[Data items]

▬▬▬▬▬▬

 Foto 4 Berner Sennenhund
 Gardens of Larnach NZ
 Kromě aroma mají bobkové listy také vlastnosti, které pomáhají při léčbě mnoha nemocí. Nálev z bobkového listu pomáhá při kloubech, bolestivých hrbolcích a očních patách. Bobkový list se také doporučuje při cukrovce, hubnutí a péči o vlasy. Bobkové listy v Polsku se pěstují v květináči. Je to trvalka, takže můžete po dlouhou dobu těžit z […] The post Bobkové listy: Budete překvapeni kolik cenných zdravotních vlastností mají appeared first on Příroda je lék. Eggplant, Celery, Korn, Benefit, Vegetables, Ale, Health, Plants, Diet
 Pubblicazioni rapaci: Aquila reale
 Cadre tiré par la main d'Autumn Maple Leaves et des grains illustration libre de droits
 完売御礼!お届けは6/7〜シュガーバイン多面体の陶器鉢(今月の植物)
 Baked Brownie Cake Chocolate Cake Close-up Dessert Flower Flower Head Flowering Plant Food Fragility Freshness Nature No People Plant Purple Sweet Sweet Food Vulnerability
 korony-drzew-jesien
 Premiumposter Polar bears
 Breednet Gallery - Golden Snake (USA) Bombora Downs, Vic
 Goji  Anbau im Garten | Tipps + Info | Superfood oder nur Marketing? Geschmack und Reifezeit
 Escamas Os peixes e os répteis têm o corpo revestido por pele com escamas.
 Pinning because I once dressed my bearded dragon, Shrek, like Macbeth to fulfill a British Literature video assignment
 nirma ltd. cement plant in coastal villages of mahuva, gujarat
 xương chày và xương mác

▬▬▬▬▬▬

GOAL OF THE EXERCISE = Output only the lines from the one that contains "korony-drzew-jesien" through the final line of the records, exactly as given.

ANSWER TO THIS PROBLEM =
 korony-drzew-jesien
 Premiumposter Polar bears
 Breednet Gallery - Golden Snake (USA) Bombora Downs, Vic
 Goji  Anbau im Garten | Tipps + Info | Superfood oder nur Marketing? Geschmack und Reifezeit
 Escamas Os peixes e os répteis têm o corpo revestido por pele com escamas.
 Pinning because I once dressed my bearded dragon, Shrek, like Macbeth to fulfill a British Literature video assignment
 nirma ltd. cement plant in coastal villages of mahuva, gujarat
 xương chày và xương mác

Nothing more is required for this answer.